Arbeitsanweisungen:
1) Beantworte anhand des Dokuments zur Geschwindigkeitsbegrenzung in Gottmannsdorf folgende Fragen:
(a) An welchem Datum fand die Sitzung statt, aus der die Daten stammen?
(b) Welche zulässige Höchstgeschwindigkeit beantragten die Bürgerinnen und Bürger für den Ortsbereich?
(c) Wie viele Unterschriften enthielt die eingereichte Liste?
2) Gib aus dem Dokument zur Geschwindigkeitsbegrenzung in Gottmannsdorf den Abschnitt wortgetreu wieder, der bei „Daten angezeigt aus“ einsetzt und bei „nö Beratungstyp TOP-Nr.“ aufhört.

Dokument:
++++++
Vollzug der Straßenverkehrsordnung (StVO); Anordnung einer Geschwindigkeitsbegrenzung auf Tempo 30 und Vorfahrtsänderung im Stadtteil Gottmannsdorf


Daten angezeigt aus Sitzung:  3. Sitzung des Bau-, Umwelt- und Klimaausschuss, 16.09.2020

Beratungsreihenfolge
Gremium Sitzung Sitzungsdatum ö / nö Beratungstyp TOP-Nr.
Bau-, Umwelt- und Klimaausschuss 3. Sitzung des Bau-, Umwelt- und Klimaausschuss 16.09.2020 ö beschliessend 4

Sachverhalt/Begründung/Rechtslage:

Sachverhalt:
Im März diesen Jahres erreichte die Stadtverwaltung Heilsbronn eine Anfrage der Bürgerinnen und Bürger aus Gottmannsdorf, in der die Anordnung einer zulässigen Höchstgeschwindigkeit von 30 km/h für den Ortsbereich und die Beseitigung der vorfahrtsregelnden Schildern beantragt wurden.
Zusätzlich dazu wurde eine Unterschriftenliste mit 66 Unterschriften eingereicht.
++++++
Datenauszug:
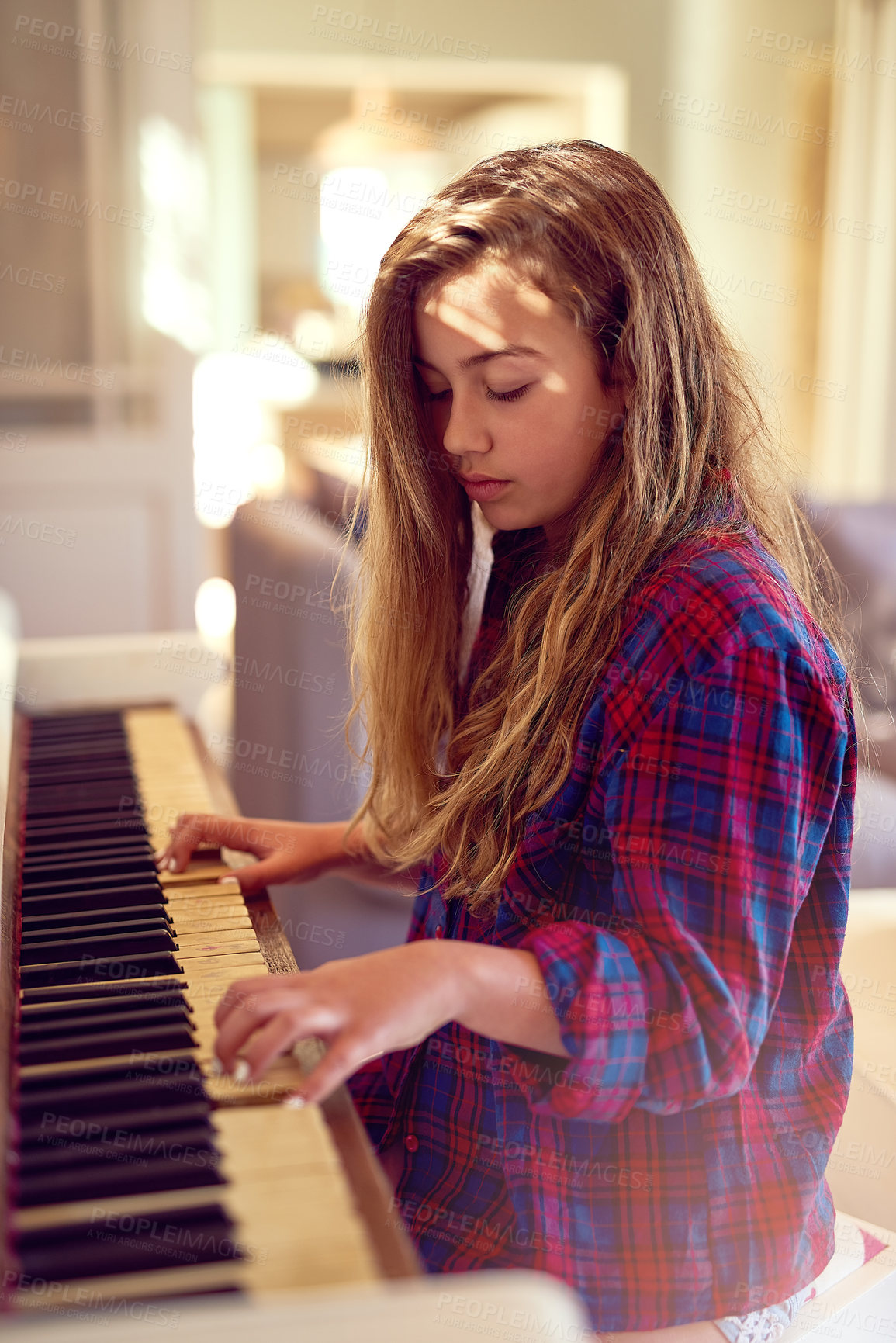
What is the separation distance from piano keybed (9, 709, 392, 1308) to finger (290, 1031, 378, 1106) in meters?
++++++
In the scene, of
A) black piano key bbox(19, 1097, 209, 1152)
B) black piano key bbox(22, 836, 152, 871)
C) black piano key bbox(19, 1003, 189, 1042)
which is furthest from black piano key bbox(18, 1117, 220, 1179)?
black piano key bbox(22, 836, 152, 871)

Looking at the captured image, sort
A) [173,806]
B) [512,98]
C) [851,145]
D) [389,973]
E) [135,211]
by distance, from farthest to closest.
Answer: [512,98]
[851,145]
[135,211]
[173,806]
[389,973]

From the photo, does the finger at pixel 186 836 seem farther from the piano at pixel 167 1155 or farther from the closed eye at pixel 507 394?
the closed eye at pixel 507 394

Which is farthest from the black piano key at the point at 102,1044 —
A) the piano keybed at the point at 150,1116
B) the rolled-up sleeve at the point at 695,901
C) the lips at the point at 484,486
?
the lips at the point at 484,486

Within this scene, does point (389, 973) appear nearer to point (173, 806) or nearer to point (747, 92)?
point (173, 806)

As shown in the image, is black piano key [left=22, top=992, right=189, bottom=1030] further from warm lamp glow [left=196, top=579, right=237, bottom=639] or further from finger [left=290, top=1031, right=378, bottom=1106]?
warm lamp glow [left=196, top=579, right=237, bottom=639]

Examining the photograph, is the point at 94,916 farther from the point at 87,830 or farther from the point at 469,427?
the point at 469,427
++++++
Gegebene Antworten:
1)
(a) Am 16.09.2020.
(b) 30 km/h.
(c) 66 Unterschriften.

2)
Daten angezeigt aus Sitzung:  3. Sitzung des Bau-, Umwelt- und Klimaausschuss, 16.09.2020

Beratungsreihenfolge
Gremium Sitzung Sitzungsdatum ö / nö Beratungstyp TOP-Nr.